On Sept. 21 at 8:40 p.m., HUSA convened at Douglass Hall in part to hear from CASCADE Vice President of External Affairs and current HUSA Senator Jayda Peets. Peets proposed legislation to institute what would be called a Lavender Committee that would focus on issues related to the LGBTQIA+ community such as increased representation in the senate.
CASCADE, which stands for Coalition of Activist Students Celebrating the Acceptance of Diversity and Equality, is a Howard University organization focused on promoting inclusion and equity.
The proposal to create the committee was rejected by 14 votes to 6.
After the vote, Peets told the Hilltop, “I believe this decision will have a detrimental effect on the relationship between the HUSA Senate and the LGBTQIA+ community. After the meeting, tears were shared within the queer community and it seems the senators who voted “no” just didn’t care. I believe that the LGBTQIA+ community did not feel seen or heard by the Senate.
Senators who voted against the creation of the committee said having a non-voting representative from each organization and marginalized group would allow for greater representation of students from all walks of life in the Senate.
Charis Haynes, a biology student and HUSA parliamentary president, explained why she voted against passing the proposal.

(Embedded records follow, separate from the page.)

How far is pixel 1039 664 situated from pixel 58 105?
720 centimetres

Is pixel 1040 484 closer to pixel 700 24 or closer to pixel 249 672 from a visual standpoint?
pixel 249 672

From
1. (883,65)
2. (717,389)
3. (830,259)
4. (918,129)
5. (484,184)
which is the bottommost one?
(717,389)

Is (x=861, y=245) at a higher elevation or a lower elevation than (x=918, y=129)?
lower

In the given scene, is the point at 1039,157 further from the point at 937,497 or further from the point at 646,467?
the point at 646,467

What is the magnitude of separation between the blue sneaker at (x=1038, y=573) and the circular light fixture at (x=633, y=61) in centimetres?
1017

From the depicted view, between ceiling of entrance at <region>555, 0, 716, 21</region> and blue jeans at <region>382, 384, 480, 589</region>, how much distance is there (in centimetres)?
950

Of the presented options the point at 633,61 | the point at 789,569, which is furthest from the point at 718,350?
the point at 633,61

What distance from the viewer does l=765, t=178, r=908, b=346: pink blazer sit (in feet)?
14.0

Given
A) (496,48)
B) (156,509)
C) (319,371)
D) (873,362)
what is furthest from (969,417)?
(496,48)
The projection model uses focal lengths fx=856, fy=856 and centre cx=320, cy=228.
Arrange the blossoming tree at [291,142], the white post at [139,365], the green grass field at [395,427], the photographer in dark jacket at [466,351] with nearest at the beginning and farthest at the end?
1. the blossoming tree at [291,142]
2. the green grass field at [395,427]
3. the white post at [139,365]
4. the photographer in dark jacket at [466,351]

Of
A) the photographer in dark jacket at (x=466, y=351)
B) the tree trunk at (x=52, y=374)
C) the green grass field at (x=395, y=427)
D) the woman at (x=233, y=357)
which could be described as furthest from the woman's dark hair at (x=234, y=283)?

She said: “I think more work can be done within the current Student Advocacy Committee to advocate for this community and the issues it faces before we make the decision to create a permanent Lavender Committee. ”
Hassana Baldé, president of HUSA Student Advocacy, explained why she opposed Hilltop’s proposal. “I voted no because as Chair of Student Advocacy, it is important to me that we ensure that all marginalized communities receive ample advocacy opportunities and that it is not there is no hierarchy of representation.”

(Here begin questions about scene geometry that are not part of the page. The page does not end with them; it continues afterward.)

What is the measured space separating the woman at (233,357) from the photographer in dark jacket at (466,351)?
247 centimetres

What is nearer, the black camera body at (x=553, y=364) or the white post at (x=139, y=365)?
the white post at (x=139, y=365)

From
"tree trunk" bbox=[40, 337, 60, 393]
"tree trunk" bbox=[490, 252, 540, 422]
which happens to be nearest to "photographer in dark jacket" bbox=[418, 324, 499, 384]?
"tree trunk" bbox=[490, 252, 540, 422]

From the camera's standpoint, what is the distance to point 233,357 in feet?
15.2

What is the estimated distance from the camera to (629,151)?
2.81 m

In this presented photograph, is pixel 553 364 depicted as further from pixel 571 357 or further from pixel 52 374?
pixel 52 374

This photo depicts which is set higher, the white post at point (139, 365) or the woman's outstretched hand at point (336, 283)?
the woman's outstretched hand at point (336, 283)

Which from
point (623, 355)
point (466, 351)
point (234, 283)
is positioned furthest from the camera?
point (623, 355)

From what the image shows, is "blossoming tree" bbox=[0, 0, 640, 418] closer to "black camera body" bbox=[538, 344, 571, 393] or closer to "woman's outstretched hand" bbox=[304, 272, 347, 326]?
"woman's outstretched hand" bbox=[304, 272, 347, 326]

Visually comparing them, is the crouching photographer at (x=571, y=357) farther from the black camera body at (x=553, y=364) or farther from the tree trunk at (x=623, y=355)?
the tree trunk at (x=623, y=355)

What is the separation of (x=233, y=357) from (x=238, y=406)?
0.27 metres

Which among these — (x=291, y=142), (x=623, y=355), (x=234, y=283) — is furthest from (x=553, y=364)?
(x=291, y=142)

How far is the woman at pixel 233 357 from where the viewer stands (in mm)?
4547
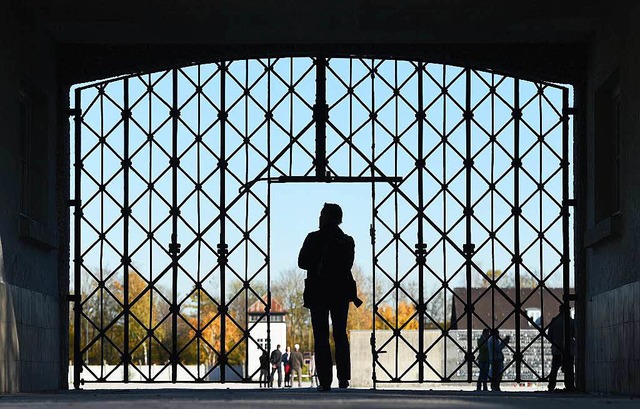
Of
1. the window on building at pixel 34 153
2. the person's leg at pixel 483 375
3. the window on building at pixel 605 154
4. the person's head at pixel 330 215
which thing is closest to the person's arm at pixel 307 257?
the person's head at pixel 330 215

Baldé plans to pass legislation that would allow a CASCADE representative to sit as a nonvoting member of the student advocacy committee. She said this would “ensure that the needs, concerns and visions of the LGBTQIA+ community are not only considered, but prioritized.”
Finally, Baldé also said, “I hope the community understands that this decision is in no way an intentional blow to what it is trying to accomplish and is willing to work alongside all current student leaders to improve representation on the Howard University campus.
Other students and leaders voiced their disagreement with Wednesday’s decision, including Mia Rivers.
Rivers, a young biology student from Maryland, is the current president of Howard University’s Out in STEM (oSTEM) chapter. oSTEM is a non-profit organization focused on expanding LGBTQIA+ representation in STEM fields.
She said: “I find this decision by HUSA extremely disappointing. The senators did not give a clear reason why they would not support the Lavender Committee. I think Howard’s queer community deserves an answer as to why a support initiative was shut down before it could even get started.
Rivers expressed concern that the rejection could create a trend on campus. “I’m concerned that HUSA and other Howard boards will cut other resources for other underrepresented groups on campus. There were hundreds of students showing their support for the Lavender Committee, trying to persuade their senators. I’m just shocked that senators didn’t consider the experiences and needs of their peers.
A student who wished to remain anonymous because he did not officially identify as queer explained his views on HUSA’s decision to create a Lavender Committee.
“Before the decision, I was hoping things would change, but as soon as the decision was made, it was so disappointing. I think the Senate needs to work on ways to significantly improve the representation of students and LGBTQIA+ organizations. on campus. As for how this would affect gay Howard students, they would certainly feel a sense of invisibility as their voices are heard but ignored,” they said.
Peets hopes to present the Lavender Committee proposal again at the next HUSA constitutional convention in the spring.